As CBN celebrates our 14th year of honoring young business leaders in Central Oregon, we — along with our sponsor, U.S. Bank — thought it would be fun to take a look at some of our past award winners and ask…
We continue this series with Stephanie Senner, marketing director at Suterra, who received this award in 2014.
- What advice would you give to your former self at the time you received the Accomplished Under 40 Award?
Make a point to meet the other award recipients one-on-one. Personal relationships will make the difference between Central Oregon becoming a larger community or losing that community feel all together. I’d also tell my former self to have a milkshake at Pilot Butte Drive-In while she still can!
- What has changed the most about Central Oregon since you received the award?
One discouraging change is increasing skepticism about growth. The community was emerging from a traumatic recession back then, so people were hungry for economic development. Now that we’re on the other end of a growth curve, people seem reluctant to invest in smart growth like event infrastructure or subsidized childcare.
One awesome change is increasing emphasis on equity and inclusion.

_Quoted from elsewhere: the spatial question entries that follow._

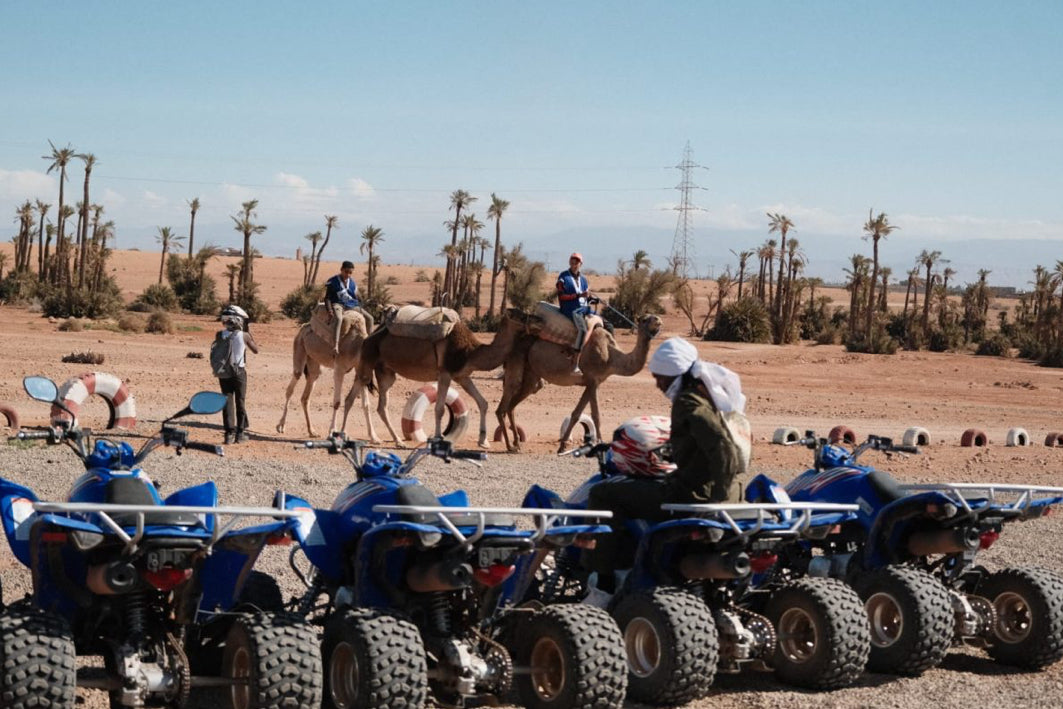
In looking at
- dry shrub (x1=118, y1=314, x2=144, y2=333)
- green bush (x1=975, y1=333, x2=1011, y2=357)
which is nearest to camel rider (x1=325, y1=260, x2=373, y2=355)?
dry shrub (x1=118, y1=314, x2=144, y2=333)

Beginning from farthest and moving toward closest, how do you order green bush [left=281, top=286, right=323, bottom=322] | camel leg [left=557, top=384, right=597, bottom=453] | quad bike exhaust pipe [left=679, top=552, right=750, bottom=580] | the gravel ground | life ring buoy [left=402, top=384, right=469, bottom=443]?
green bush [left=281, top=286, right=323, bottom=322], camel leg [left=557, top=384, right=597, bottom=453], life ring buoy [left=402, top=384, right=469, bottom=443], the gravel ground, quad bike exhaust pipe [left=679, top=552, right=750, bottom=580]

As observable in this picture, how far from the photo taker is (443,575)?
720 centimetres

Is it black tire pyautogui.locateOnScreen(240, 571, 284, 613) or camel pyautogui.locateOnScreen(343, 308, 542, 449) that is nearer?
black tire pyautogui.locateOnScreen(240, 571, 284, 613)

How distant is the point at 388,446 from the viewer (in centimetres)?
2159

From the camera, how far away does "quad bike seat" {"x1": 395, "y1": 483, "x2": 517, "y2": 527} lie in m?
7.25

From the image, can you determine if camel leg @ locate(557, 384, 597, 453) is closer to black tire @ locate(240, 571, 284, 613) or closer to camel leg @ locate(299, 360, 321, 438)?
camel leg @ locate(299, 360, 321, 438)

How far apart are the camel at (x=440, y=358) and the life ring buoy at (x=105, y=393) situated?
4081 mm

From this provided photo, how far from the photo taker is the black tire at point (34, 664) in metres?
6.34

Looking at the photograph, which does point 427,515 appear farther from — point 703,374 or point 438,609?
point 703,374

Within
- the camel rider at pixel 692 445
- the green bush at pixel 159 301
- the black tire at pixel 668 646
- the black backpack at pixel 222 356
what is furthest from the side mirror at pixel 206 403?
the green bush at pixel 159 301

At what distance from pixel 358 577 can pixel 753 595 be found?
2.54 meters

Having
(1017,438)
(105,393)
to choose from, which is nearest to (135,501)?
(105,393)

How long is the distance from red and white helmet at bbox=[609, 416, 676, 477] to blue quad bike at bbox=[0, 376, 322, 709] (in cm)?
222

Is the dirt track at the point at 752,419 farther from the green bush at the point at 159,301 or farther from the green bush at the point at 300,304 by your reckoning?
the green bush at the point at 159,301
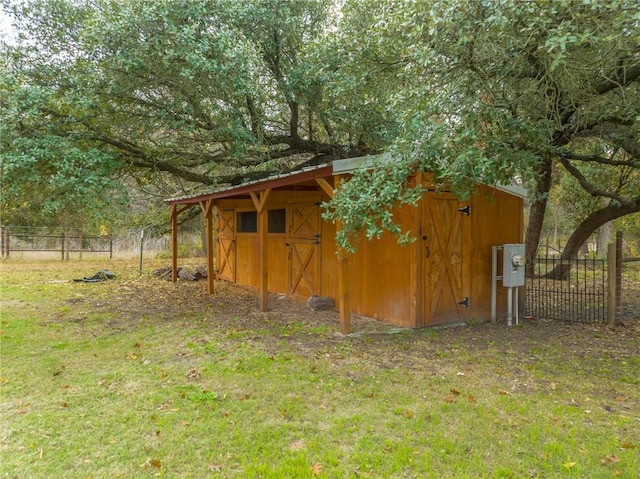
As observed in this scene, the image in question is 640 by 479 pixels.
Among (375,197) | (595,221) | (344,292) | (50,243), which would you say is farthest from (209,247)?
(50,243)

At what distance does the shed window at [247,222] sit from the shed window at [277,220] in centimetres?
61

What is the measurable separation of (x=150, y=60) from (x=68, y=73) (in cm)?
135

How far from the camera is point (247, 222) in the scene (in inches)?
367

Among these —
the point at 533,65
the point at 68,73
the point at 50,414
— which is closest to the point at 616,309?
the point at 533,65

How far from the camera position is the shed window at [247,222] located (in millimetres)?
9000

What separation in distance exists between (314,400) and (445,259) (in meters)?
3.01

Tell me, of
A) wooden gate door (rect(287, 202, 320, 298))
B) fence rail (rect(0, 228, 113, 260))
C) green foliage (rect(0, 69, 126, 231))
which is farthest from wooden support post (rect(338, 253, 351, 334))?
fence rail (rect(0, 228, 113, 260))

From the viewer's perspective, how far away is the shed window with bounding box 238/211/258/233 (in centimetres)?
900

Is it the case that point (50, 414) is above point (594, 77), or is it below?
below

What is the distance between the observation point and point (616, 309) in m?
5.69

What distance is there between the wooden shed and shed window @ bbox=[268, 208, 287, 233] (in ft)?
0.76

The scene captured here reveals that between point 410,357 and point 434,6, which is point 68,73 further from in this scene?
point 410,357

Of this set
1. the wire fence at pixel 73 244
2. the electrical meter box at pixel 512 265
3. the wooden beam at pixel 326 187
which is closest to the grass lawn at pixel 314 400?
the electrical meter box at pixel 512 265

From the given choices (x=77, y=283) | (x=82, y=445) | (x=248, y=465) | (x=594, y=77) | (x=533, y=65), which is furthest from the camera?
(x=77, y=283)
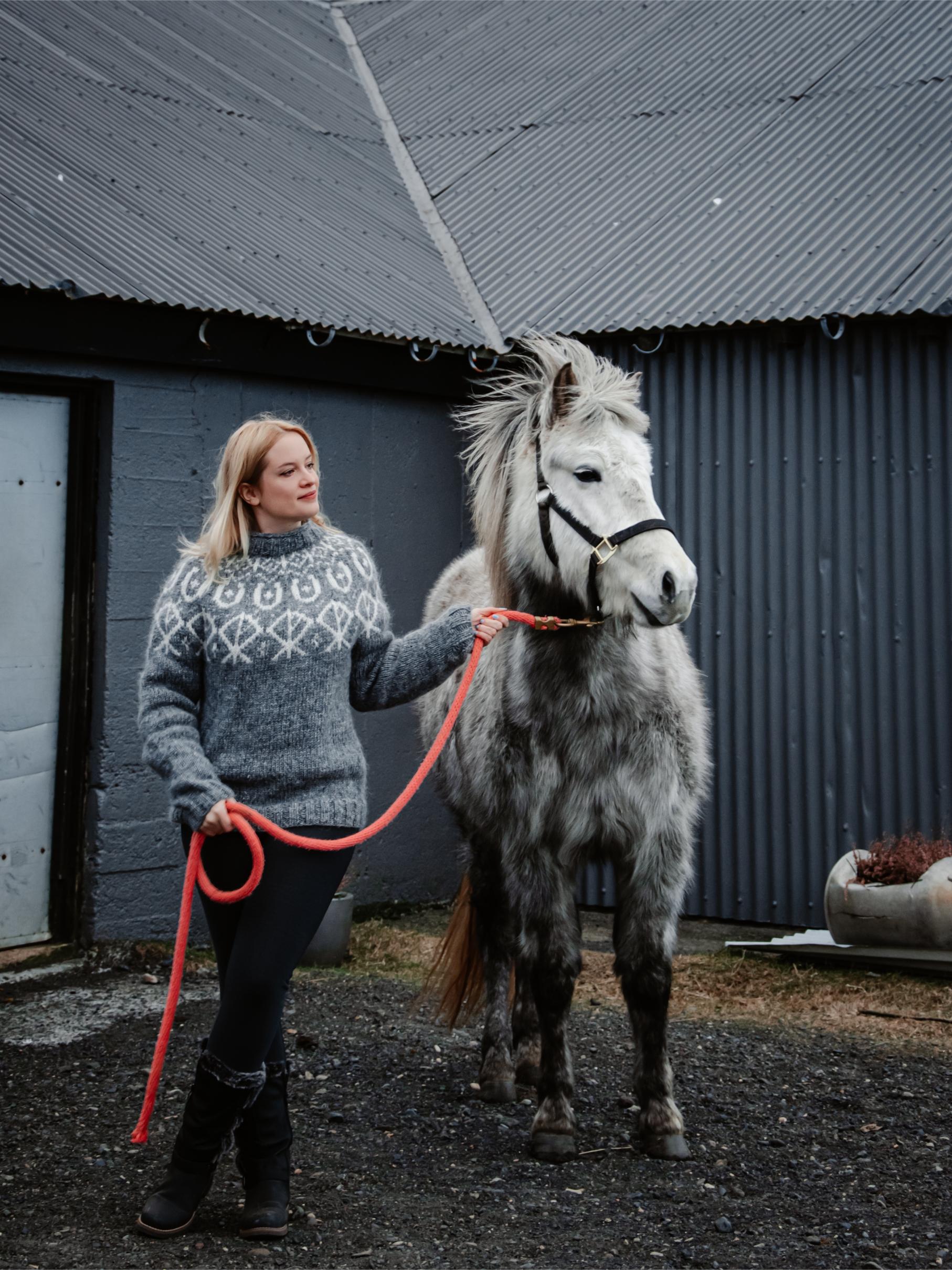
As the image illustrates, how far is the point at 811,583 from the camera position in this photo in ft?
22.5

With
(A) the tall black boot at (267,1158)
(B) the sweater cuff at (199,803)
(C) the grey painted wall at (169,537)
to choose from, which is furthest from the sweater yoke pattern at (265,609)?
(C) the grey painted wall at (169,537)

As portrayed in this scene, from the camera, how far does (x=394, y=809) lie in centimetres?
333

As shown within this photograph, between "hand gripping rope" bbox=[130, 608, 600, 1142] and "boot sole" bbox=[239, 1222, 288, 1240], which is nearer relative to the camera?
"hand gripping rope" bbox=[130, 608, 600, 1142]

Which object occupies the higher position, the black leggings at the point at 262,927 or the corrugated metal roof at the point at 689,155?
the corrugated metal roof at the point at 689,155

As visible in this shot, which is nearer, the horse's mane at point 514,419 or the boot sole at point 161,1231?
the boot sole at point 161,1231

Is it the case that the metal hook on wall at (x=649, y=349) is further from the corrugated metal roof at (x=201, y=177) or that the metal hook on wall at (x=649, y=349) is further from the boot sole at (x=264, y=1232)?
Result: the boot sole at (x=264, y=1232)

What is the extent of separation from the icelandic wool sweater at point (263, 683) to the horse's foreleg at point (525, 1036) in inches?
71.0

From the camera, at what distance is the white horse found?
3799 mm

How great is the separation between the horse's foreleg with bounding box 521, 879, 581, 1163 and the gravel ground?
0.17 m

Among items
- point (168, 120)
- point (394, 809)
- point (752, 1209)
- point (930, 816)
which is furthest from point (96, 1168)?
point (168, 120)

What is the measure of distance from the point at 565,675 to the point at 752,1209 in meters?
1.59

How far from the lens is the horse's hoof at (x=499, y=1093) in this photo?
4477 mm

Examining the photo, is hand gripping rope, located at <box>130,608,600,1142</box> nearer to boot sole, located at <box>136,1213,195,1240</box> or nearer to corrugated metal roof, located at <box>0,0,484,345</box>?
boot sole, located at <box>136,1213,195,1240</box>

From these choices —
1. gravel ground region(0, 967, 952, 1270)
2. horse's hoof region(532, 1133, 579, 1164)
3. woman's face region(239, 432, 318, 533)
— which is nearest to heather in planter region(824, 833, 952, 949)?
gravel ground region(0, 967, 952, 1270)
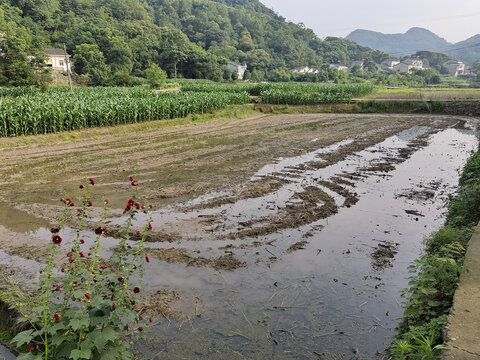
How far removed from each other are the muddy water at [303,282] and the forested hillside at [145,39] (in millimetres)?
47540

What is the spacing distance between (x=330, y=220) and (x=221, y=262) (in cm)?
339

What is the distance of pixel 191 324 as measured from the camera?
5020 millimetres

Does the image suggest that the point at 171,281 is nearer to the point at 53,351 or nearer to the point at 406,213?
the point at 53,351

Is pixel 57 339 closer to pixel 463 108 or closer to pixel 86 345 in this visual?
pixel 86 345

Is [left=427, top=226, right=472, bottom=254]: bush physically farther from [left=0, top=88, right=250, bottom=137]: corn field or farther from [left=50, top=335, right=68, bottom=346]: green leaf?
[left=0, top=88, right=250, bottom=137]: corn field

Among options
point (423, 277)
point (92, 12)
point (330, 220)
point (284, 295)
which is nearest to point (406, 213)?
point (330, 220)

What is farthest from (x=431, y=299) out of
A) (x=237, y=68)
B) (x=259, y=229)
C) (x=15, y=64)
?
(x=237, y=68)

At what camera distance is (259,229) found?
8109 millimetres

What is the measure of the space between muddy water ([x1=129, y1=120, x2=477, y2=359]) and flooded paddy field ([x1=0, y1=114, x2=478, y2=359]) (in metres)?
0.02

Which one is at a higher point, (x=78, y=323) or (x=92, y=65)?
(x=92, y=65)

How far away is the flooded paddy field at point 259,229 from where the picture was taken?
195 inches

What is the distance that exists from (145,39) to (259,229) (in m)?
87.3

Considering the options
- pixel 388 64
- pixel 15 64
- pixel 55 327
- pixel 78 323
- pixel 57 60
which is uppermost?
pixel 388 64

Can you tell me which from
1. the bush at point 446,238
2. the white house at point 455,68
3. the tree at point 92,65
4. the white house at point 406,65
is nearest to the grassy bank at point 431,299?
the bush at point 446,238
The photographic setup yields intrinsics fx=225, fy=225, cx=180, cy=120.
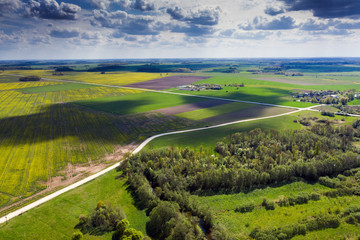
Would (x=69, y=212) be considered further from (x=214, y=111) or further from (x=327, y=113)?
(x=327, y=113)

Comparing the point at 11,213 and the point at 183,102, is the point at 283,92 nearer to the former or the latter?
the point at 183,102

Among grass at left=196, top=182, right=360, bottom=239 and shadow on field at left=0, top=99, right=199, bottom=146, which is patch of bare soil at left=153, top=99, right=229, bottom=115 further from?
grass at left=196, top=182, right=360, bottom=239

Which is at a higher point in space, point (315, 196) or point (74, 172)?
point (74, 172)

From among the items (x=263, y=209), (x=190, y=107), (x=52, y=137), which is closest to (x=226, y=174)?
(x=263, y=209)

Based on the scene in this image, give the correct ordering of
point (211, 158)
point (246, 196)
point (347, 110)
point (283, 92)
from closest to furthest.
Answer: point (246, 196) → point (211, 158) → point (347, 110) → point (283, 92)

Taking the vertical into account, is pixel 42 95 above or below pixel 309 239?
above

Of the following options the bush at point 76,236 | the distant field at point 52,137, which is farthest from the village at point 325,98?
the bush at point 76,236

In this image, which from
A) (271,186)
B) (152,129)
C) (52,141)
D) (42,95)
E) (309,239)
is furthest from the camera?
(42,95)

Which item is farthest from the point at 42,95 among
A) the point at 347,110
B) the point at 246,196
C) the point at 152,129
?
the point at 347,110

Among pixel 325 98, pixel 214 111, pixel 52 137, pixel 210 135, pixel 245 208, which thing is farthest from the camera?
pixel 325 98
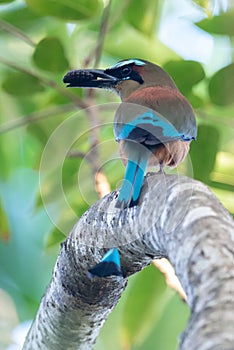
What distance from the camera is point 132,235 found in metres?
0.96

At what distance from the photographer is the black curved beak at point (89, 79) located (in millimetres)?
1540

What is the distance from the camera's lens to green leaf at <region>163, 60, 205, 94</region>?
164 cm

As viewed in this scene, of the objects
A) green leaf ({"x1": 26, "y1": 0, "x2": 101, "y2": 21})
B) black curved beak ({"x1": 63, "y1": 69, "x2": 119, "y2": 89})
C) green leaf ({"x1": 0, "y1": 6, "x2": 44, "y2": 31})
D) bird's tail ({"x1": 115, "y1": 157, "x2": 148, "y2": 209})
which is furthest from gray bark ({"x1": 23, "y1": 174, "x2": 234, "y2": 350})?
green leaf ({"x1": 0, "y1": 6, "x2": 44, "y2": 31})

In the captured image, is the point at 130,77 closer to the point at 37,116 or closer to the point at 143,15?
the point at 143,15

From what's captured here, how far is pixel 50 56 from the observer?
1.70 metres

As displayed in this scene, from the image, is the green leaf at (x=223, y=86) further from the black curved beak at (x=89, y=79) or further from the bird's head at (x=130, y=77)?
the black curved beak at (x=89, y=79)

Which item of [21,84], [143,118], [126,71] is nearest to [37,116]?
[21,84]

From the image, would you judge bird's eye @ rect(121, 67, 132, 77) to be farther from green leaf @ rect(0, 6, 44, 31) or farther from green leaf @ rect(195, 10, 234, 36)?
green leaf @ rect(0, 6, 44, 31)

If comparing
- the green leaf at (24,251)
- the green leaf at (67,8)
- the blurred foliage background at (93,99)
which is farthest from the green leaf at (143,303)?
the green leaf at (24,251)

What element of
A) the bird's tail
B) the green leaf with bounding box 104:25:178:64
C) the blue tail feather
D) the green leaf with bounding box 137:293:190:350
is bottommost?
the green leaf with bounding box 137:293:190:350

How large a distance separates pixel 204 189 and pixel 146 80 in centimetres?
96

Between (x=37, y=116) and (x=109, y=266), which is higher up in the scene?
(x=109, y=266)

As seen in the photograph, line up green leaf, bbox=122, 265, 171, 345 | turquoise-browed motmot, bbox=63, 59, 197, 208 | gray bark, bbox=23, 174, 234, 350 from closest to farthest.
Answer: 1. gray bark, bbox=23, 174, 234, 350
2. turquoise-browed motmot, bbox=63, 59, 197, 208
3. green leaf, bbox=122, 265, 171, 345

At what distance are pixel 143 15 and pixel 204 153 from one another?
0.44m
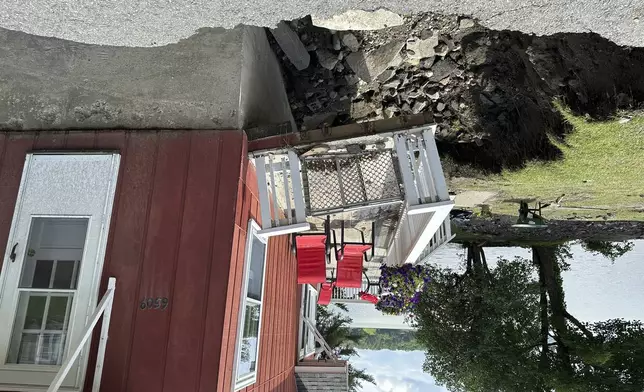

We have a long way to go, but it’s encouraging to see community leaders at least acknowledge the systemic problems and try to build a future with others instead of for others.
- How has your career and community involvement changed since then?
I left the technology industry to join Suterra and be part of a movement toward a more sustainable food supply. It’s exciting to work for a company displacing conventional pesticides in agriculture around the world. July will end my second term on the City of Bend Economic Development Advisory Board. With more time available, I’m looking forward to helping Bend emerge as a more connected community post-pandemic.
- What did it mean to you when you were selected?
It was an incredible honor to receive my certificate from Pamela Hulse Andrews. She was a remarkable role model who inspired everyone around her to a higher level of civility and passion. It was also flattering that Jamie Christman took the time to write a nomination because our community has so many accomplished young professionals.
Anyone considering submitting a nomination should absolutely do it. It’s the greatest gift you can give someone: to encourage them and validate their efforts with this honor.
- What are some of your proudest accomplishments that led to your nomination?
When we first moved to Bend, it was tempting to become a perma-tourist and kayak and Nordic ski and hang out at Deschutes. Learning the history of the town through Leadership Bend helped me realize that Central Oregon is not here by accident. It was built through purposeful stewardship that makes the privilege of being a local more meaningful. The “accomplishment” I’m proud of in my 30s is just waking up to the price of admission: volunteerism and civic engagement.
- What advice would you give this year’s award nominees?
We need accomplished people like you to rise above chaotic national divisions and connect our local community through leadership, volunteerism or endless daily kindnesses. There is an ecosystem of existing organizations able to help, but they need your involvement to thrive in the future. The economic and educational fall-out from COVID-19 is already catastrophic in Central Oregon. Our community’s willingness to get involved means the difference between kids eating and not eating; teens graduating or dropping out; senior citizens literally living or dying. Those terrible stakes bring focus to the work ahead of us all.
- Additional comments?
I appreciate Wendy McGrane and the team at U.S. Bank for their consistent support of this program. The nomination experience encourages recipients and nominators alike. Thanks also to Cascade Business News for bringing the program to the community year after year so we can all be inspired by the honorees’ stories.